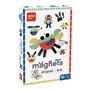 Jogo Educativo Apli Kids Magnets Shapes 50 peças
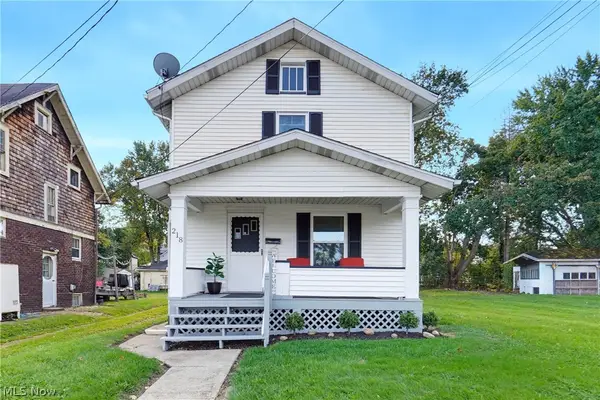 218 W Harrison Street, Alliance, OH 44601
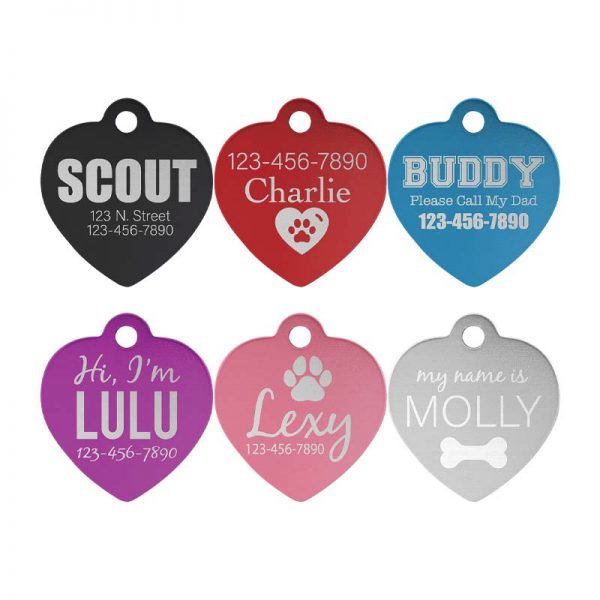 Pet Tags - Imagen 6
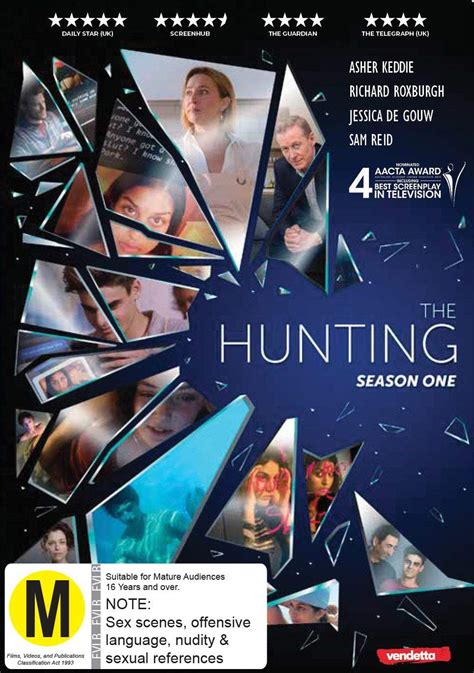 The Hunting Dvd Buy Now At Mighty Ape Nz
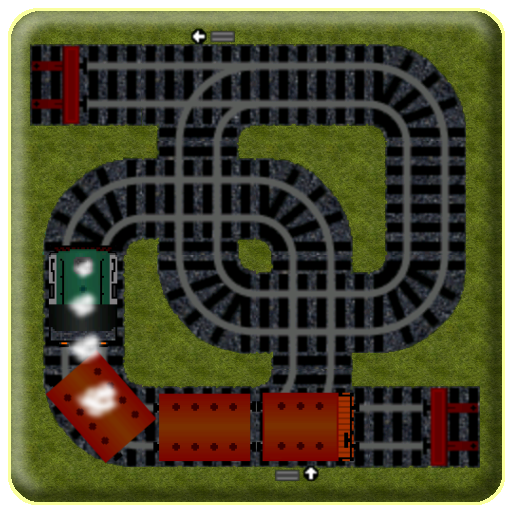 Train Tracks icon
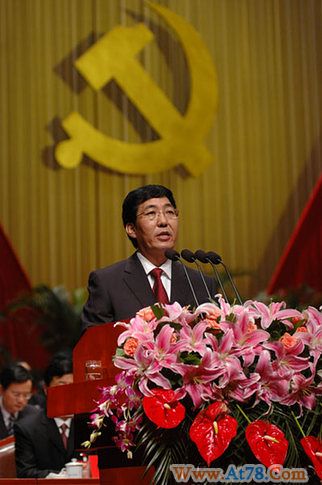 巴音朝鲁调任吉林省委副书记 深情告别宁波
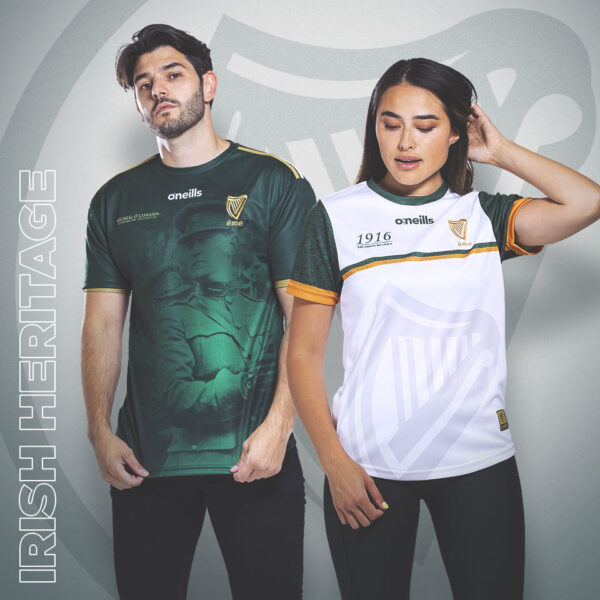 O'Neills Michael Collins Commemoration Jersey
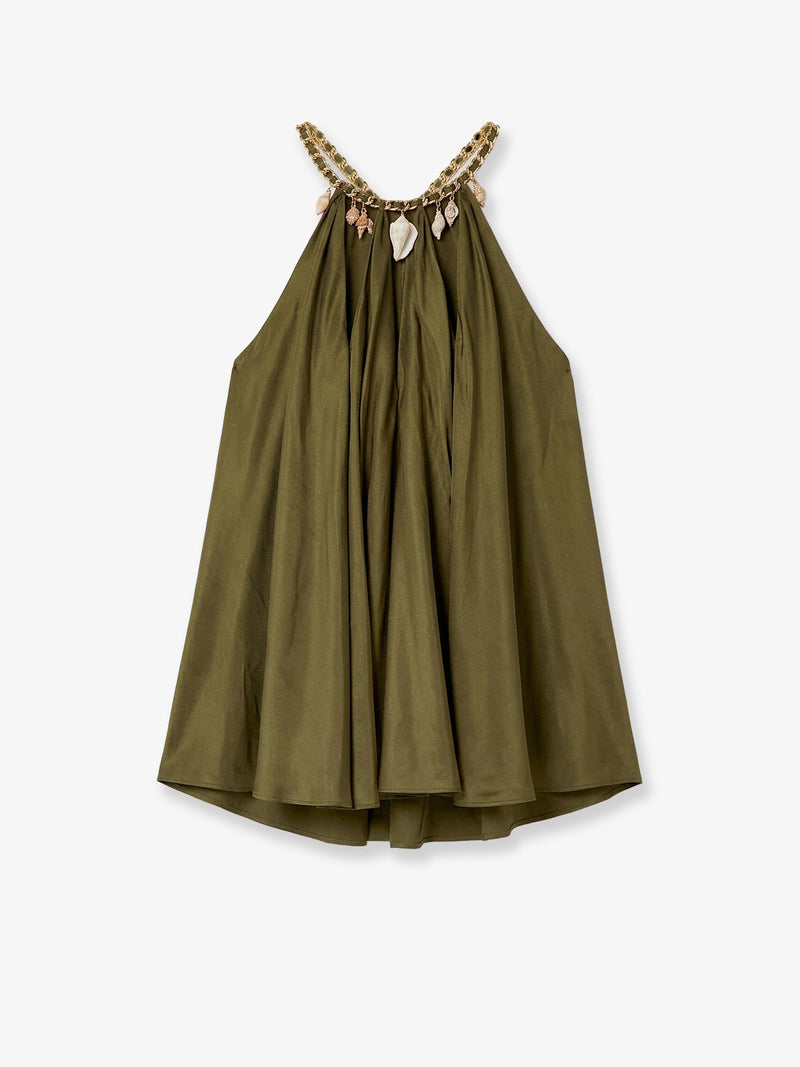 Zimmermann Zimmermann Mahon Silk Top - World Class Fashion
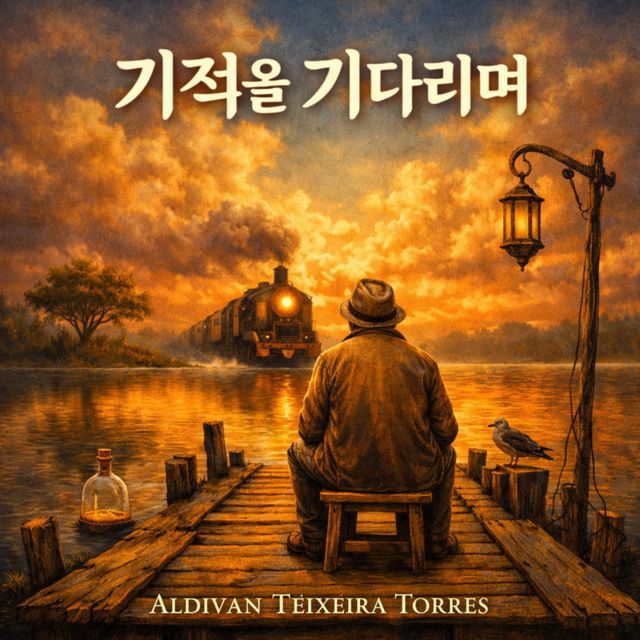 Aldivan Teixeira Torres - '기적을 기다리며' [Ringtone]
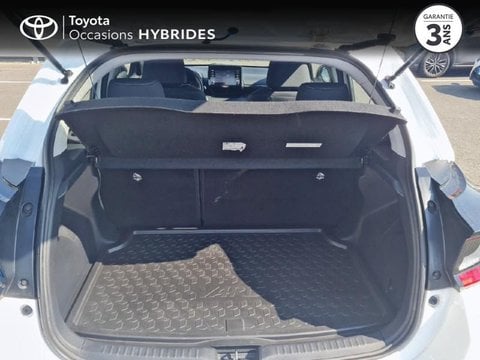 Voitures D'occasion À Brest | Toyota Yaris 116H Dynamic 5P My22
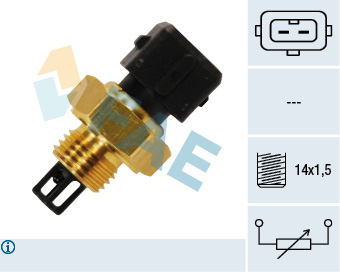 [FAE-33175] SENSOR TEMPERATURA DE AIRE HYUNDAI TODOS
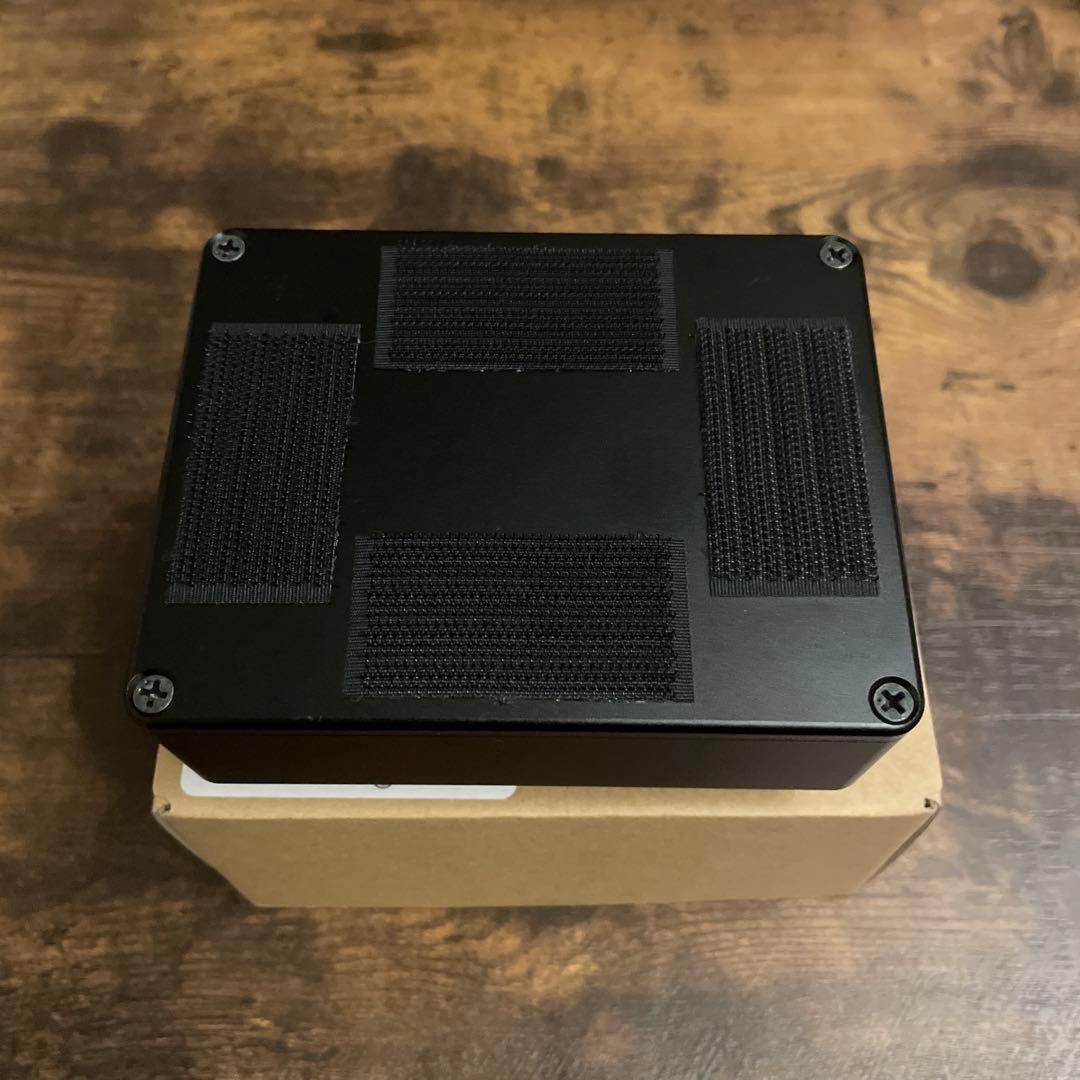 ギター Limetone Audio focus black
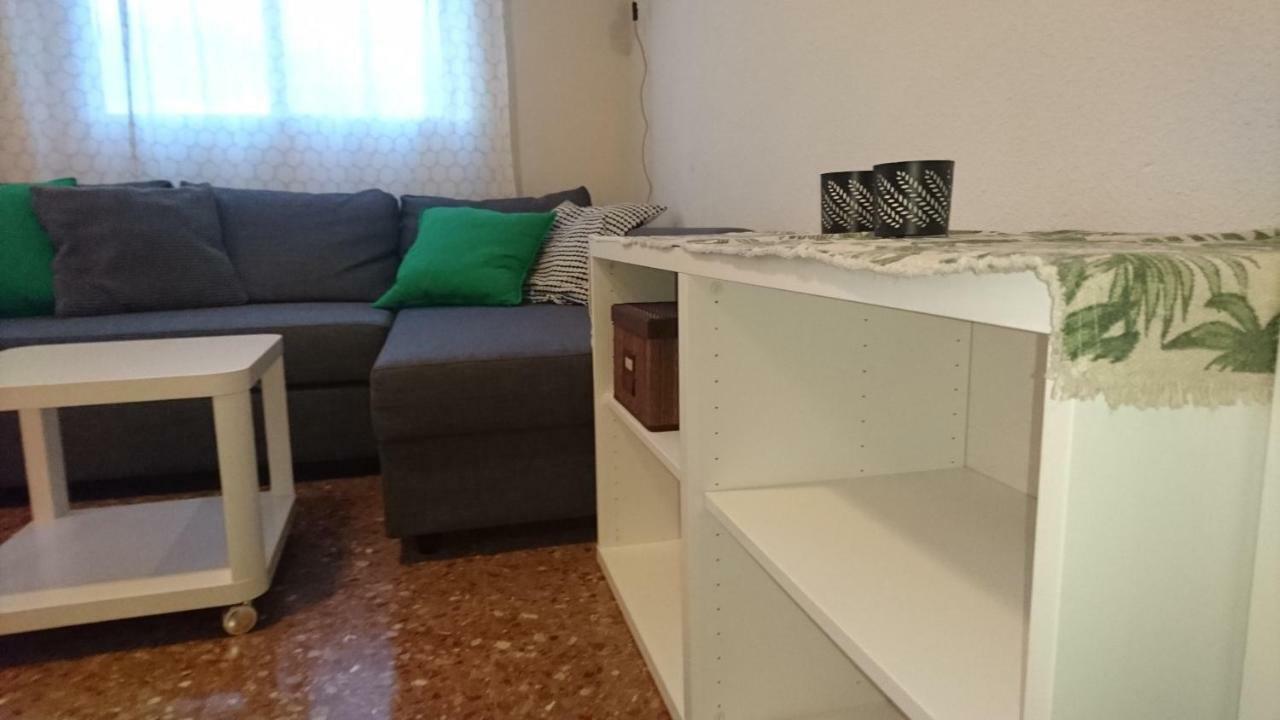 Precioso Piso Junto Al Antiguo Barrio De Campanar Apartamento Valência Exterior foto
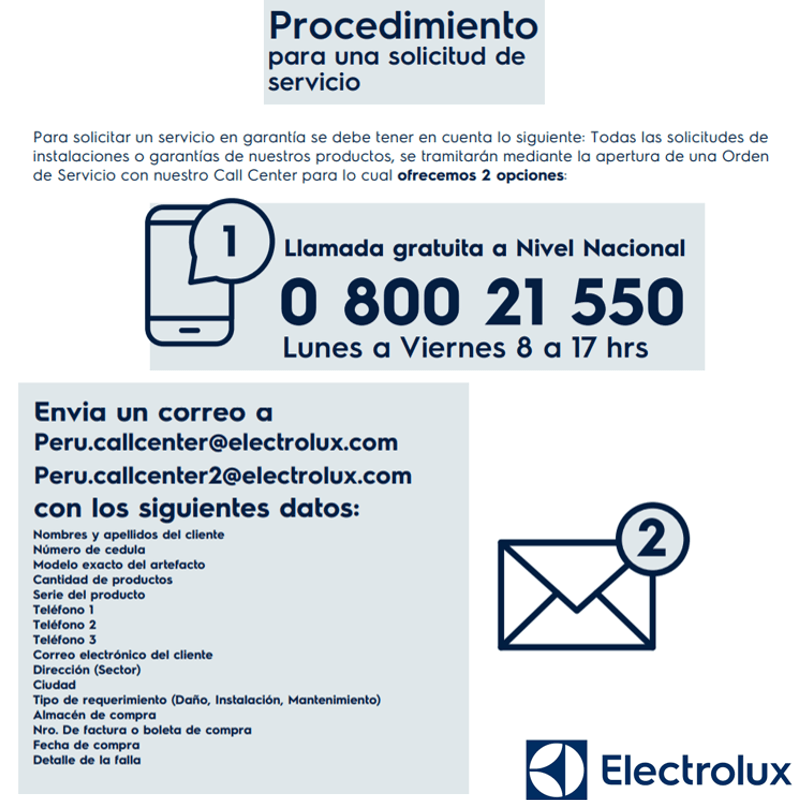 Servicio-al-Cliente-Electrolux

#####

:: YOUR ASSIGNMENT ::
Transcribe each entry exactly; images stay out.

:: SOLUTION TO THE PROBLEM ::
 Jogo Educativo Apli Kids Magnets Shapes 50 peças
 218 W Harrison Street, Alliance, OH 44601
 Pet Tags - Imagen 6
 The Hunting Dvd Buy Now At Mighty Ape Nz
 Train Tracks icon
 巴音朝鲁调任吉林省委副书记 深情告别宁波
 O'Neills Michael Collins Commemoration Jersey
 Zimmermann Zimmermann Mahon Silk Top - World Class Fashion
 Aldivan Teixeira Torres - '기적을 기다리며' [Ringtone]
 Voitures D'occasion À Brest | Toyota Yaris 116H Dynamic 5P My22
 [FAE-33175] SENSOR TEMPERATURA DE AIRE HYUNDAI TODOS
 ギター Limetone Audio focus black
 Precioso Piso Junto Al Antiguo Barrio De Campanar Apartamento Valência Exterior foto
 Servicio-al-Cliente-Electrolux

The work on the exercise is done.